PLM: Data Protection and Security Approaches

PLM: Data Protection and Security Approaches
olegshilovitsky
olegshilovitsky
17 September, 2009 | 2 min for reading

data-protectionI want to touch and discuss an issue of data protection. When thinking about Product Lifecycle Management and related disciplines, IP protection and data security are obviously very important. However, I’d like to take in the context of another very important and growing trend in PLM, in my view need to expand Product Lifecycle Management beyond the level of engineering department.

Product Lifecycle Management discipline and implementations are growing. The big potential PLM return can come together with an ability of PLM to proliferate in business process and activity PLM manages to the overall organizational value chain including extended enterprise of various types of subcontractors. In order to achieve that PLM develops and invests various abilities to integrate and exchange information with different organizational systems. But, at the same time, massive product information exposure brings risk that company IP will be lost and get into competitor hands. This is especially true with latest development and trends related to the ability to “socialize PLM”. Internet and other related technologies are very open and put company IP at high risk.

With such an introduction and background, I want to propose few possible approaches how PLM can manage IP protection with everything related to product development, manufacturing and supply chain.

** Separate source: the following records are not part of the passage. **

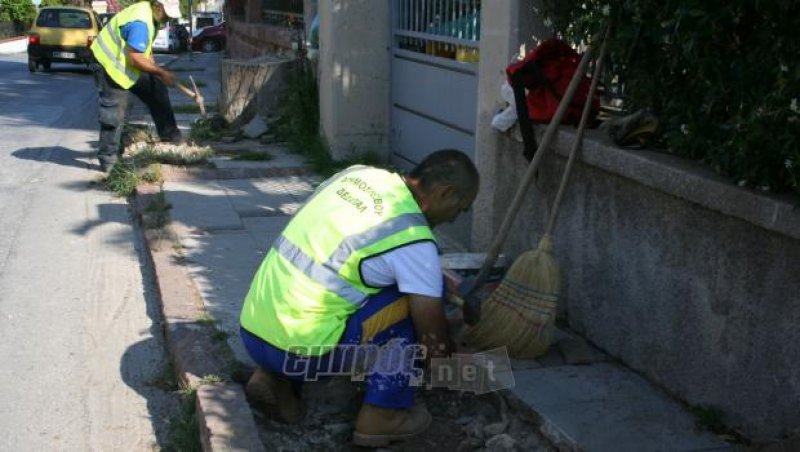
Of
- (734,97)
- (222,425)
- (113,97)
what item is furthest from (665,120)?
(113,97)

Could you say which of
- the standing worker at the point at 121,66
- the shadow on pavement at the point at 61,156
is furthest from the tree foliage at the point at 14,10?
the standing worker at the point at 121,66

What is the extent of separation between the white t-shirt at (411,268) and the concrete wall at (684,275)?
3.29ft

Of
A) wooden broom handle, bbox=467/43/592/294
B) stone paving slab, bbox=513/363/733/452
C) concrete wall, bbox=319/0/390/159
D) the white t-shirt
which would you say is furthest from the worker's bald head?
concrete wall, bbox=319/0/390/159

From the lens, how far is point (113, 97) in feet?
28.7

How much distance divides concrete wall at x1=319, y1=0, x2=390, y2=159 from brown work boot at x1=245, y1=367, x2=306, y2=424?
513cm

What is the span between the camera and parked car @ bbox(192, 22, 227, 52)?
38.9m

1. Application level. With such approach IP protection will be managed secure access to data in the way a specific set of applications can do so. PDM / PLM / ERP and any other products in IT will have consolidated definition of security and authorization rules. The advantages of such method is in diversification of data protection and, probably certain level of simplicity. The main disadvantages I see are related to overlapped definitions and potential lack of consistency between different application domain.

2. Middleware/IT. This approach assumes the existence of cross-organizational systems (such as enterprise portals, master data management etc.) that place a role of cross functional domain holders for product data and IP. Sometime, specific enterprise application such as PLM or ERP can play a role of the overall umbrella. However, I don’t see it as happens very often. The advantage is the absence of overlap and consistency in the definition. From the opposite view, this approach increase, an overall complexity in product IP management. I do see options 1 and option 2 as co-existing options.

3. Data Level. Let me dream about another possible option data level. One of the possible future directions in data protection is to make authorization and security mechanisms to become a part of data itself. You can get initial conceptual thoughts about that in protection of PDF files and some Web and REST architecture principles.

This is my short analyzes and thoughts so far. I think data protection and security will play a very significant role in planning of future enterprise data management systems. Movement to the Web-based concepts is something I see beneficial. It can create consolidated data and information protection mechanisms.